Já estamos prestes há começar o ano
letivo e, até o momento a Secretária de Educação e a Prefeitura ainda não enviaram cópias da prestação de contas ao Conselho do
Fundeb dos dois últimos quadrimestres de 2011. O que preocupa a classe trabalhadora que depende desse recurso, pois
suas cifras milionárias já impressionam quem tem experiência em gestão, ainda
mais quem é leigo no assunto, mas, pelo que parece, não assusta nossos
governantes acostumados a “gerenciar” tais bagatelas de R$ 20.095.763,88,
previsão para 2012, à luz desse não cumprimento da lei está o Conselho do Fundeb e o MP; o
primeiro engessado pela presidencia que é um diretor, cargo de confiança do governo, e a lentidão do segundo, que por sua vez
deveria cobrar em alto e bom som o que reza a Lei 11.494, Art. 25 que diz:
Art. 25. Os registros contábeis e os demonstrativos
gerenciais mensais, atualizados, relativos aos recursos repassados e recebidos
à conta dos Fundos assim como os referentes às despesas realizadas ficarão
permanentemente à disposição dos conselhos responsáveis, bem como dos órgãos
federais, estaduais e municipais de controle interno e externo, e ser-lhes-á
dada ampla publicidade, inclusive por meio eletrônico.

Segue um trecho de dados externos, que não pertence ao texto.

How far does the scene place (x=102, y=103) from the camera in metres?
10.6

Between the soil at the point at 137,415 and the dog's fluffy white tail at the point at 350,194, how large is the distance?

Parágrafo único. Os conselhos referidos nos incisos II, III e
IV do § 1o do art. 24 desta Lei poderão, sempre que
julgarem conveniente:
I - apresentar ao Poder Legislativo local e aos órgãos de controle
interno e externo manifestação formal acerca dos registros contábeis e dos
demonstrativos gerenciais do Fundo;
II - por decisão da maioria de seus membros, convocar o Secretário de
Educação competente ou servidor equivalente para prestar esclarecimentos acerca
do fluxo de recursos e a execução das despesas do Fundo, devendo a autoridade
convocada apresentar-se em prazo não superior a 30 (trinta) dias;
III - requisitar ao Poder Executivo cópia de documentos referentes à:
a) licitação, empenho, liquidação e pagamento de obras e serviços
custeados com recursos do Fundo;
b) folhas de pagamento dos profissionais da educação, as quais deverão
discriminar aqueles em efetivo exercício na educação básica e indicar o
respectivo nível, modalidade ou tipo de estabelecimento a que estejam
vinculados;
c) documentos referentes aos convênios com as instituições a que se
refere o art. 8o desta Lei;
d) outros documentos necessários ao desempenho de suas funções;
IV - realizar visitas e inspetorias in loco para verificar:
a) o desenvolvimento regular de obras e serviços efetuados nas instituições
escolares com recursos do Fundo;
b) a adequação do serviço de transporte escolar;
c) a utilização em benefício do sistema de ensino de bens adquiridos com
recursos do Fundo.
Quanto ao prazo e Parecer, veja no Art. 27:
Art. 27. Os Estados, o Distrito Federal e os Municípios
prestarão contas dos recursos dos Fundos conforme os procedimentos adotados
pelos Tribunais de Contas competentes, observada a regulamentação aplicável.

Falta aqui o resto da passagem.